Turkish Airlines receives approval to issue eurobonds worth up to $2bn

Turkish Airlines receives approval to issue eurobonds worth up to $2bn
Whichever way you look at, Turkey has some way to go to restore its economic health.
By Akin Nazli in Belgrade September 9, 2019

Turkey’s flag carrier Turkish Airlines has received regulatory approval from the Capital Markets Board (SPK) to issue up to $2bn worth of eurobonds abroad, according to SPK weekly bulletin released on September 5.

Local energy firm Zorlu Enerji has, meanwhile, won permission to sell up to TRY600mn of domestic bonds to qualified investors, it added.

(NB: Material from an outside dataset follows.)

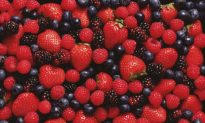 Eating Strawberries and Blueberries Could Reduce Heart Attacks in Women
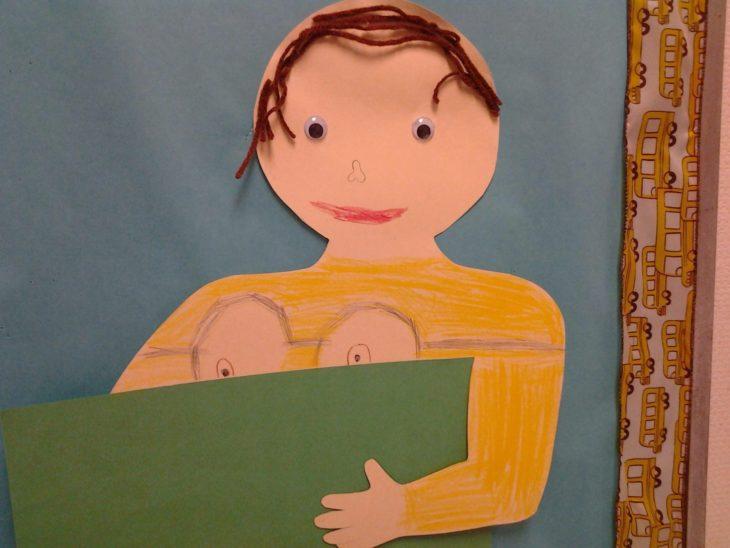 dibujo de una niña con camisa de minions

In May, two unnamed people with knowledge of the matter told Bloomberg that Turkish Airlines had sent a request for proposals to international lenders for options including a conventional bond or sukuk.

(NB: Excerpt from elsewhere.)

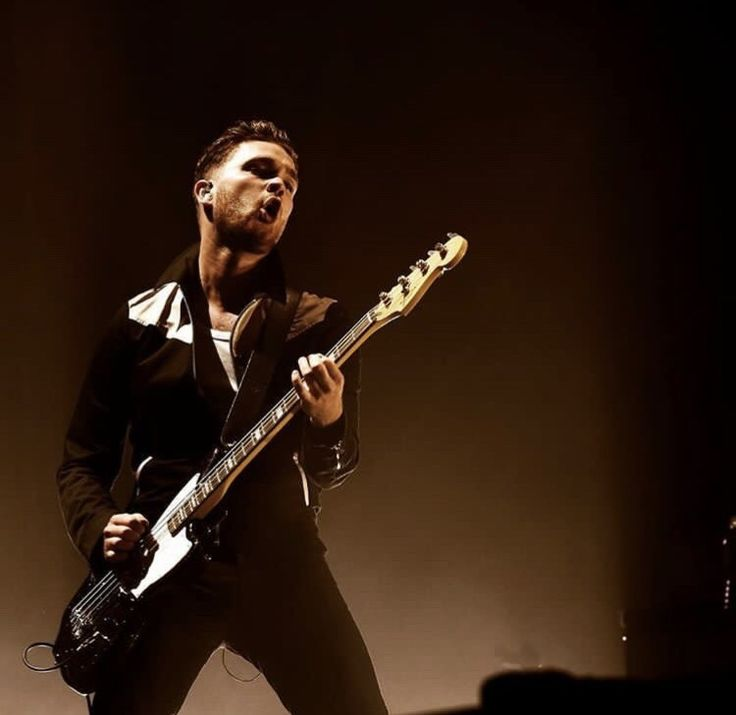 Mike Kerr Royal Blood  (Photo by Asagai Images)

The debt was likely to have a maturity of five-to-10 years, according to the sources.

The airline has hit some business turbulence with its move to Turkey’s new mega airport, Istanbul Airport, where operations have not commenced as smoothly as was hoped for.

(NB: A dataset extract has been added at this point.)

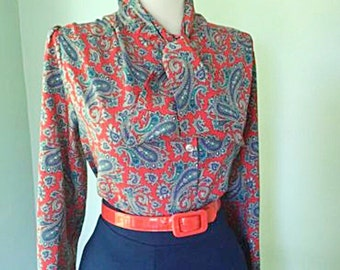 Flirty VINTAGE 1950s 1960s Red & Blue ATOMIC Floral  Paisley Button Down Long Sleeve Blouse w Ascot Tie Neck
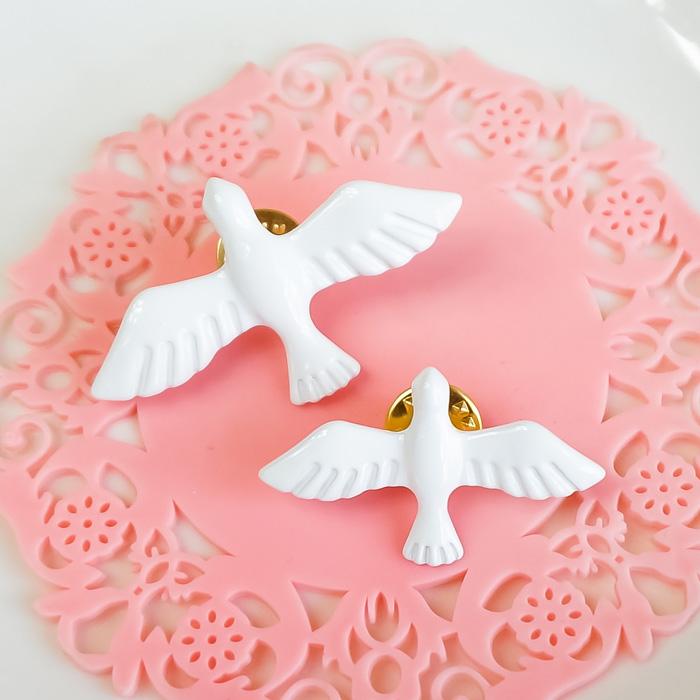 日本流行唯美和平鸽胸针 白色小清新气质百搭小鸽子配饰 烤漆胸花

In March 2015Turkish Airlines issued its first international bonds, raising about $328mn via USD-denominated Enhanced Equipment Trust Certificates.

The certificates due March 2027 pay a 4.2% annual coupon and are listed on the Irish Stock Exchange.

“Pushing hard” on margins
Meanwhile, global media reports are suggesting Turkish private lenders are “pushing hard” for tighter margins in their autumn term syndicated loan renewal season.

Akbank is expected to set the benchmark for its peers by securing tighter margins on its upcoming loan refinancing, Global Capital reported on September 5.

The bank was offering a 185 bp margin on the USD tranche and 170 bp on the EUR portion, lower than the Libor+200 bp and Euribor+190 bp obtained in March, Akbank spokesman told Bloomberg on September 3.

Another local private lender Yapi Kredi Bank has a syndicated loan worth about $1bn due in October.

Turkish lenders’ syndicated loan renewal costs fell in the spring season after booming in the autumn season last year following the currency crisis that peaked in August.

However, renewal ratios are low and two year maturities have disappeared despite positive headlines on Turkey’s progress with its economic recovery dominating media reports.